[Devereux Complete by Edward Bulwer-Lytton]@TWC D-Link bookDevereux Complete CHAPTER VIII 13/17
This belief was strengthened by my noting that Alvarez was frequently absent from home, and this too in the evening, when he was generally wont to shun the bleakness of the English air,--an atmosphere, by the by, which I once heard a Frenchman wittily compare to Augustus placed between Horace and Virgil; namely, in the _bon mot_ of the emperor himself, _between sighs and tears_. But Isora herself never heard the name of this Barnard mentioned without a visible confusion, which galled me to the heart; and at length, unable to endure any longer my suspense upon the subject, I resolved to seek from her own lips its termination.
I long tarried my opportunity; it was one evening that coming rather unexpectedly to the cottage, I was informed by the single servant that Don Diego had gone to the neighbouring town, but that Isora was in the garden.

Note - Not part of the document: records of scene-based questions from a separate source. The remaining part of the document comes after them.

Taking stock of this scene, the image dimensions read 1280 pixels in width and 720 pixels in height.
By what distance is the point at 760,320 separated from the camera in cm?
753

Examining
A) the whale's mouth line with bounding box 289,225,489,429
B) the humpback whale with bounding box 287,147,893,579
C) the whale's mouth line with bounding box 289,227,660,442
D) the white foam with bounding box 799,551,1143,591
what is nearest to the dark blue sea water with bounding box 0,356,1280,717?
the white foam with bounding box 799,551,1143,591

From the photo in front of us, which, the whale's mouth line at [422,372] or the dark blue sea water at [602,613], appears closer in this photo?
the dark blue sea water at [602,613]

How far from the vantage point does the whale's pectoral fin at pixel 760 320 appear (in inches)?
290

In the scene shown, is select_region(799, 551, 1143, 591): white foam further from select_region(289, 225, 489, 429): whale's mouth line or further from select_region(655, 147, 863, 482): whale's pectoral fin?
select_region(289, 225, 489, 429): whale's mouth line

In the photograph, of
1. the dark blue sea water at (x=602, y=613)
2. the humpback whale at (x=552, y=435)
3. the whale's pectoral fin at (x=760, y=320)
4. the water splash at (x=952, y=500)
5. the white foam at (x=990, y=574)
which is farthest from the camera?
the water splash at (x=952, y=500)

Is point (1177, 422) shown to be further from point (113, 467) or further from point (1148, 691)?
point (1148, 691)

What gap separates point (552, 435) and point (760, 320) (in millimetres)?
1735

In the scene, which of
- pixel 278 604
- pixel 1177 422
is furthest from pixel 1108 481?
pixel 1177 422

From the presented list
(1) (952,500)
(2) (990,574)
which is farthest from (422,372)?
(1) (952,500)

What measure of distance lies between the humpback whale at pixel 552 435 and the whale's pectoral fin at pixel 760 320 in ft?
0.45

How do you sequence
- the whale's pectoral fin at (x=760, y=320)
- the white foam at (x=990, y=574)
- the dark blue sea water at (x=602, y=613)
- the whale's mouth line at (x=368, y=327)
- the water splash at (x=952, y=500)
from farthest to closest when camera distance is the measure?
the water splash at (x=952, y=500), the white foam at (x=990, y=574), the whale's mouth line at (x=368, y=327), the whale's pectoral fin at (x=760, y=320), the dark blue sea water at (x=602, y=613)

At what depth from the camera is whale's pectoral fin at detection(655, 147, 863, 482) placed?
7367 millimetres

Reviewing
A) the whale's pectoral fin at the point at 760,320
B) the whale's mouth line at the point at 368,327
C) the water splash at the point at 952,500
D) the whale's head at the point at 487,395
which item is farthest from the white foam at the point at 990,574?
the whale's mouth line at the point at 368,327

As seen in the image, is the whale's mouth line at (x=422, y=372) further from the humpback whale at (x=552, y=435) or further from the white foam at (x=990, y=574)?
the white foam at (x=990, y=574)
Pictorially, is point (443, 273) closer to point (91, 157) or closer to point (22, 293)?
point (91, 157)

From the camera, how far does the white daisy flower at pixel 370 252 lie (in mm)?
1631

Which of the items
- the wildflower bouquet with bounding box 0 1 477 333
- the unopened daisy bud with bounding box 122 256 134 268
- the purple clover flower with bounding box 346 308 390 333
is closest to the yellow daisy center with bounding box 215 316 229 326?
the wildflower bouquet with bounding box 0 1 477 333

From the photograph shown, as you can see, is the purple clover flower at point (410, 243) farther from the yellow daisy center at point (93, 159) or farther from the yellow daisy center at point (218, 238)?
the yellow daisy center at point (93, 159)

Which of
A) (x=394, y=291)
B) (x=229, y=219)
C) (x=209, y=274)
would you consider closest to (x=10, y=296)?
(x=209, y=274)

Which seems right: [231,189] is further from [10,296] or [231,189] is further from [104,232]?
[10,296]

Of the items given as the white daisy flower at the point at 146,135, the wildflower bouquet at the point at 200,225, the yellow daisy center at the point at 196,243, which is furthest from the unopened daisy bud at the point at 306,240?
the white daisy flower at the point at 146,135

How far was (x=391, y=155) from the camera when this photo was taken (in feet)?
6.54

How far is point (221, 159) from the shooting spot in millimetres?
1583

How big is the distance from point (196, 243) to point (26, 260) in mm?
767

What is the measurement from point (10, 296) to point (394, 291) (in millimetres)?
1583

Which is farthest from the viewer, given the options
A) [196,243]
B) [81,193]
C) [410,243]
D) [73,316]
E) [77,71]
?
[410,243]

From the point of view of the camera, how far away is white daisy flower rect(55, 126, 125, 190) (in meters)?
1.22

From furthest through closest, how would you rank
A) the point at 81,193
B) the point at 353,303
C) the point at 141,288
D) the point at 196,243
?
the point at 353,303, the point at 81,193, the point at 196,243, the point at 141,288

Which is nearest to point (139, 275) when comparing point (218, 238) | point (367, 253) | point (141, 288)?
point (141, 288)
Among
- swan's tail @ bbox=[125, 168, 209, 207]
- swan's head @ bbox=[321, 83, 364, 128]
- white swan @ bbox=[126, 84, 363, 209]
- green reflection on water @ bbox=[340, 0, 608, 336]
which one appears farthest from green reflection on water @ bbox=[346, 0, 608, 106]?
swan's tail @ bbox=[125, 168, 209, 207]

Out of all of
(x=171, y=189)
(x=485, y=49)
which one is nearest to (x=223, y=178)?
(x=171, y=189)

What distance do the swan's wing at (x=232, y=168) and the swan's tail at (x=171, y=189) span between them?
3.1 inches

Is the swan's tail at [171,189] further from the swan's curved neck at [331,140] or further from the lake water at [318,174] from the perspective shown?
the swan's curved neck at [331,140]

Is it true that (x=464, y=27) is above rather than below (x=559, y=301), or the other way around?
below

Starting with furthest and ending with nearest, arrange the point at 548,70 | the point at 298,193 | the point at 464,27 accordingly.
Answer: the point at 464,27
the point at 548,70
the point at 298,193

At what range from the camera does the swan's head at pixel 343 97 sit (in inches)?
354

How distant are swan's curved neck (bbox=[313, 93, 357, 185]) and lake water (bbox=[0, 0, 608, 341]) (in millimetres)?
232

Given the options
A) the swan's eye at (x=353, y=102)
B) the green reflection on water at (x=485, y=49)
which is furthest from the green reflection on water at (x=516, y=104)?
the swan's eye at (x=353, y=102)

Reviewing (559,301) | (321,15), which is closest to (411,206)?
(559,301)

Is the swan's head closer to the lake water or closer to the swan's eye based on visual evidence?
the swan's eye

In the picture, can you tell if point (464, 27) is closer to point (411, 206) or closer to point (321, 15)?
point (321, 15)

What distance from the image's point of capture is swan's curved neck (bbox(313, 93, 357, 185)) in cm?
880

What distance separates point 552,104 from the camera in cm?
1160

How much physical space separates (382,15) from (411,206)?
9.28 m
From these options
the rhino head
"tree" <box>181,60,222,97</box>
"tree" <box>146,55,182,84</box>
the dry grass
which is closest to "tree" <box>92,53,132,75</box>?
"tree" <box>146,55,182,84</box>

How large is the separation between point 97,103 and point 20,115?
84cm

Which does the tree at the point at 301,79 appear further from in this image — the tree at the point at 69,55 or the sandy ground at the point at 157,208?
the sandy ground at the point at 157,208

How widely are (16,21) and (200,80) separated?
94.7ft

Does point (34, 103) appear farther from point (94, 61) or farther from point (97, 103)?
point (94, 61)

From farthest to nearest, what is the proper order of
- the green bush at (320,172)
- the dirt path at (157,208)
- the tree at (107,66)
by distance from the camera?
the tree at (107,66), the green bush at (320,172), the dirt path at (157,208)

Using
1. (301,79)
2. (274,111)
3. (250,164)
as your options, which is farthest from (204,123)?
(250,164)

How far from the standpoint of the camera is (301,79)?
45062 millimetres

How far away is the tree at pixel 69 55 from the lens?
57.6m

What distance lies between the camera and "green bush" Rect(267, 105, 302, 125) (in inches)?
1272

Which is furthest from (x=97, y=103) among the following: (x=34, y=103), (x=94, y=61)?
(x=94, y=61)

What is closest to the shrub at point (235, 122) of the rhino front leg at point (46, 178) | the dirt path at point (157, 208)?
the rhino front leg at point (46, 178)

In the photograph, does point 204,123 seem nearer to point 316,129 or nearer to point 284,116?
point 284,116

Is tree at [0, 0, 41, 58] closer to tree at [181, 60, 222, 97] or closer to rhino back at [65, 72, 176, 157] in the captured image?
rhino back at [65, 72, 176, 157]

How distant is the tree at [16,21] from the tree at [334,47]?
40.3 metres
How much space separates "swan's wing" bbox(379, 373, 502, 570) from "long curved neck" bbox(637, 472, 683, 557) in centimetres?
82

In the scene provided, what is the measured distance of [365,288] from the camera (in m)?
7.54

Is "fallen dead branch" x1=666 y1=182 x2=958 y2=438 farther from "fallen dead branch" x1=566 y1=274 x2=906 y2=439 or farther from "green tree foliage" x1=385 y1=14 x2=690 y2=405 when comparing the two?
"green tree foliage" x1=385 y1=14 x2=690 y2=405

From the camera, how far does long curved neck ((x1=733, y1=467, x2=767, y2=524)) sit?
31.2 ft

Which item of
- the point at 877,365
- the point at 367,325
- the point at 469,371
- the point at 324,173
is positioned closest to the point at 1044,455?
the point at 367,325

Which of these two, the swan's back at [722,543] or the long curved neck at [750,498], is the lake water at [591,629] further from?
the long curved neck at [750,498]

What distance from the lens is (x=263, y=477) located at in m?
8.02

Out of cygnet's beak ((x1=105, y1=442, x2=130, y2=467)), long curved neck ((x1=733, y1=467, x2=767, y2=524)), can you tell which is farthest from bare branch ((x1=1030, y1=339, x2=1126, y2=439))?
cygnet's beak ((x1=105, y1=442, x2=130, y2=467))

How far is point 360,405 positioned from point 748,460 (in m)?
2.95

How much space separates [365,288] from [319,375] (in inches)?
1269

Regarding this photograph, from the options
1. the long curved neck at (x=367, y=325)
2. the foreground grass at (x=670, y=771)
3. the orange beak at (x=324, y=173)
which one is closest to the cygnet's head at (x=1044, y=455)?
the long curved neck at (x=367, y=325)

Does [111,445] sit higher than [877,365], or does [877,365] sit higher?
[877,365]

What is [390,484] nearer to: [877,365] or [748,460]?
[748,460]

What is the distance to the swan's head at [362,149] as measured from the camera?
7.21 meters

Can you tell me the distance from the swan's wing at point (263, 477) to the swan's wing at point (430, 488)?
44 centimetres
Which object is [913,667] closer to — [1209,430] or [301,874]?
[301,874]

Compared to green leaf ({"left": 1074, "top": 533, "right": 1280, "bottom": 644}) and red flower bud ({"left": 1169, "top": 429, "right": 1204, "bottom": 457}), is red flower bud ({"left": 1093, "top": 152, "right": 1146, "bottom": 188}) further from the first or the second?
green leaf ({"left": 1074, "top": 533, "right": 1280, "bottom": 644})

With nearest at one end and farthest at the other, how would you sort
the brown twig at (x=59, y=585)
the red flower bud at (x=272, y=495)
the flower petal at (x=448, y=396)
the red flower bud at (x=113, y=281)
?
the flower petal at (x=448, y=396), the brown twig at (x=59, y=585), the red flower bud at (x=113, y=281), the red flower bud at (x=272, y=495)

Small as it was, this garden had been cultivated with some care, and was not devoid of variety.
A high and very thick fence of living box-wood, closely interlaced with the honeysuckle and the common rose, screened a few plots of rarer flowers, a small circular fountain, and a rustic arbour, both from the sea breezes and the eyes of any passer-by, to which the open and unsheltered portion of the garden was exposed.
When I passed through the opening cut in the fence, I was somewhat surprised at not immediately seeing Isora.